繁兴之前并未在这里,只是听人说起过,就去看繁武。
繁武赶忙将那手帕大致描述了下,“属下看过了,是方丝帕,白色的,上面绣了梅花,而且周围边角上还缀了点青松。娘娘之前用过的。”
元槿没料到竟然是那一方帕子。这确实是她的没错。不过,这帕子本是放在青嵧的小枕头旁边给他擦口水用的。怎么会到了沈淑瑜的手里?
心下一阵发寒,元槿忙又多遣了一些人去到青嵧那边,吩咐了务必要守好他。这才急急的往殿内行去。
刚刚迈进殿内,忽然响起了一声哀嚎。紧接着,就是含糊不清的谩骂声。
“我冤枉!我不服!我不过是走错了屋子,你就要这般狠毒。想要废了我?你枉为帝王!枉称明君!”
“啪”的一声脆响。沈淑瑜的声音停住了,只留粗粗喘息声。
蔺君泓冷冷笑着,“先前一掌不小心让你晕了过去,浪费了这许多时候,着实可惜。如今趁你醒着将刚才的事儿一并了结,免得你说我趁人之危,在你不情形的时候就将你罚了。不过——”
说罢,他声音一低,语气更是严酷的几分,“不过这一次不只是要将你手废了。你当众对朕肆意谩骂,其心可诛。这项上之物,也没甚必要留着了。”
沈淑瑜惊恐的睁大了双眼。
蔺君泓懒懒的挥了挥手。四周忽地蹿出十余个黑影,不过须臾功夫,就将沈淑瑜双臂卸下。
沈淑瑜尖着嗓子大叫。
其中一黑衣人扬起手中长刀便欲落下。
元槿闯进门内,看着这一幕,大口大口喘着粗气,望向那一人一刀。
蔺君泓早先就听到了外面元槿她们的说话声还有元槿的脚步声。这时看到元槿,他倒不意外。
只不过,那一抹熟悉的身影映入眼帘后,他的心猛地一缩。再看元槿那不敢置信的眼神后,那扬起的手就怎么也没法落下去了。
他的手未落,黑衣人的刀就也举在半空未曾放下。
元槿朝沈淑瑜望去。
她跌坐在地上,身上早已染了很多的血迹。再细细去看,原来那血是从嘴里流出来的,唇边的血还有点鲜红,下巴与衣襟上的则已经开始有些发暗。而地上的点点血迹里,隐约可见几枚牙齿。

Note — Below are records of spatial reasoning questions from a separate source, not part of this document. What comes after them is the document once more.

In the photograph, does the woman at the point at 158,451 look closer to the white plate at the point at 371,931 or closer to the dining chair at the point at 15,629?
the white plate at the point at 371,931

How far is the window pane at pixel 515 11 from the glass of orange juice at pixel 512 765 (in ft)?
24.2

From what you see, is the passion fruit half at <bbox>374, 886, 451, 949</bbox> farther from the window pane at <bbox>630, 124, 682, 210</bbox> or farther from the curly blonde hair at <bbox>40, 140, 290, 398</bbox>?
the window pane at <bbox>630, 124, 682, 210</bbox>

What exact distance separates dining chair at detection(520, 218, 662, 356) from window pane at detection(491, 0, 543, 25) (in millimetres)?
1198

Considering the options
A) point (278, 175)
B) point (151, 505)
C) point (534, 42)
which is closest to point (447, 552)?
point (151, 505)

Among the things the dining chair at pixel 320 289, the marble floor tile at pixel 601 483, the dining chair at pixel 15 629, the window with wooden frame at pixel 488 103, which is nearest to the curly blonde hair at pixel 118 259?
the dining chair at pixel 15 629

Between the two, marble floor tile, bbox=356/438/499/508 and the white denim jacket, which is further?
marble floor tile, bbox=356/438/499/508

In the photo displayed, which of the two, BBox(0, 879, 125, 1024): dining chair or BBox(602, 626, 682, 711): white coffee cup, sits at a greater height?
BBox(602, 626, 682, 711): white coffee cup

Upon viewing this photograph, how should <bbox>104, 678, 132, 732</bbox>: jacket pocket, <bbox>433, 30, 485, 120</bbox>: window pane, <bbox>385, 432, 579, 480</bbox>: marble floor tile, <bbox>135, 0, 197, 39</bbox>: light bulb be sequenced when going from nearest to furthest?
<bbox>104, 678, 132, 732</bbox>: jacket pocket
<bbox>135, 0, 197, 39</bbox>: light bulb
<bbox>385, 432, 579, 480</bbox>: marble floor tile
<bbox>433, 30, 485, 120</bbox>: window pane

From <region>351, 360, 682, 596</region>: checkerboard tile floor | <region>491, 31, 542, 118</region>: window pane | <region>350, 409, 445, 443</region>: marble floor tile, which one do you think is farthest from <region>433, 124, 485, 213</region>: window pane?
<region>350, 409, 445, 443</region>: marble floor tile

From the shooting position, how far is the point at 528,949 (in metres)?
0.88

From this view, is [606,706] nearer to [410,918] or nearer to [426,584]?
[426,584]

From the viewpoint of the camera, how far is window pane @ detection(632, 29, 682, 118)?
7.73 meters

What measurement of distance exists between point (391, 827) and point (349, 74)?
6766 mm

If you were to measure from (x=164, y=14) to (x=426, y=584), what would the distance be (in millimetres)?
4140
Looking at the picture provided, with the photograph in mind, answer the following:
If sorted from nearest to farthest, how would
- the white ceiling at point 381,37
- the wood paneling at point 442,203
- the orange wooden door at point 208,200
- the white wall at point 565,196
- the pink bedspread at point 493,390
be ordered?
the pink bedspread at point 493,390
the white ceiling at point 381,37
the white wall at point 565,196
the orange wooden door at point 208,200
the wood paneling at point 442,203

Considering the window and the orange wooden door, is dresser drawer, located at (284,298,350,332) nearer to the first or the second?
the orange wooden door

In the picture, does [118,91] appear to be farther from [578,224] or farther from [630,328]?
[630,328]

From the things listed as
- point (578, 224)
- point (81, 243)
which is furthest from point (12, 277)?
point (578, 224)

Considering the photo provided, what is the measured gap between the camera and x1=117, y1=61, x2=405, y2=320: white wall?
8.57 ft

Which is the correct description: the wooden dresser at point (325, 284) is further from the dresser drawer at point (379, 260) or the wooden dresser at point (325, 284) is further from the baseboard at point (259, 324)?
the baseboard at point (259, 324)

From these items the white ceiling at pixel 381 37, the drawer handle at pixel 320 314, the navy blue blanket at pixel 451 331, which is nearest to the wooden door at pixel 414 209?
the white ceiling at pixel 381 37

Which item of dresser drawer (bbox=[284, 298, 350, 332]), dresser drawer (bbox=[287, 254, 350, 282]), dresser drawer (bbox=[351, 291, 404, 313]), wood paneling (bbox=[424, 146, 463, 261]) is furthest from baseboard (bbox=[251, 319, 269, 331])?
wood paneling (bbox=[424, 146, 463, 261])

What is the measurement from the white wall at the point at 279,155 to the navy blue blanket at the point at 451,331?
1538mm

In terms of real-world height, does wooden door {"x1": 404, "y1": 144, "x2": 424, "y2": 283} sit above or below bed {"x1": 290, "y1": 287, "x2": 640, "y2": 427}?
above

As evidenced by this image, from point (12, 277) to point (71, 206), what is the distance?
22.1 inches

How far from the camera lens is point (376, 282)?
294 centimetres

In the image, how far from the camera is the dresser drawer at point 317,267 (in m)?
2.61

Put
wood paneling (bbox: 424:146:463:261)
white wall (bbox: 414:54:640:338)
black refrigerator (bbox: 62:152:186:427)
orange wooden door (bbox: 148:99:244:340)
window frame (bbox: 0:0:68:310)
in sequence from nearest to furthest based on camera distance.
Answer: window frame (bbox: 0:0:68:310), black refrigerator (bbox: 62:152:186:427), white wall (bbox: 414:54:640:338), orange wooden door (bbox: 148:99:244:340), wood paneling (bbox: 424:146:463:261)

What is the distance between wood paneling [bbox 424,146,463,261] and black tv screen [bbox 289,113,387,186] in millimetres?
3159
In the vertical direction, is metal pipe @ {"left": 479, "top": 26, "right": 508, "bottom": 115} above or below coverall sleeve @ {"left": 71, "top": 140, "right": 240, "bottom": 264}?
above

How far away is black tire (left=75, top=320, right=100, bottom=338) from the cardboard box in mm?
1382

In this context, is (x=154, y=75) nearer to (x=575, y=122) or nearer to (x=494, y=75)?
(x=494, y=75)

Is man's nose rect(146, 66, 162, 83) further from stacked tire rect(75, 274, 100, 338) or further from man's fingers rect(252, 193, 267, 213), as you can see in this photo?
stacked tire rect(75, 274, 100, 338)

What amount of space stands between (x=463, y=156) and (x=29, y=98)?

元槿绕开血迹朝着蔺君泓走去,低声问道:“这是怎么了?”
蔺君泓心中怒意尤在,眼中的煞气一时间消磨不去,忙垂下了眼帘拉住她的手,努力让声音平稳的说道:“你怎么来了?”
他滞了好半晌,也不知事情该从何说起。
之前因了心里有事,午膳过后他就回了昭远宫。也没处理政事,而是将人都遣出去后,他到了内室歇息。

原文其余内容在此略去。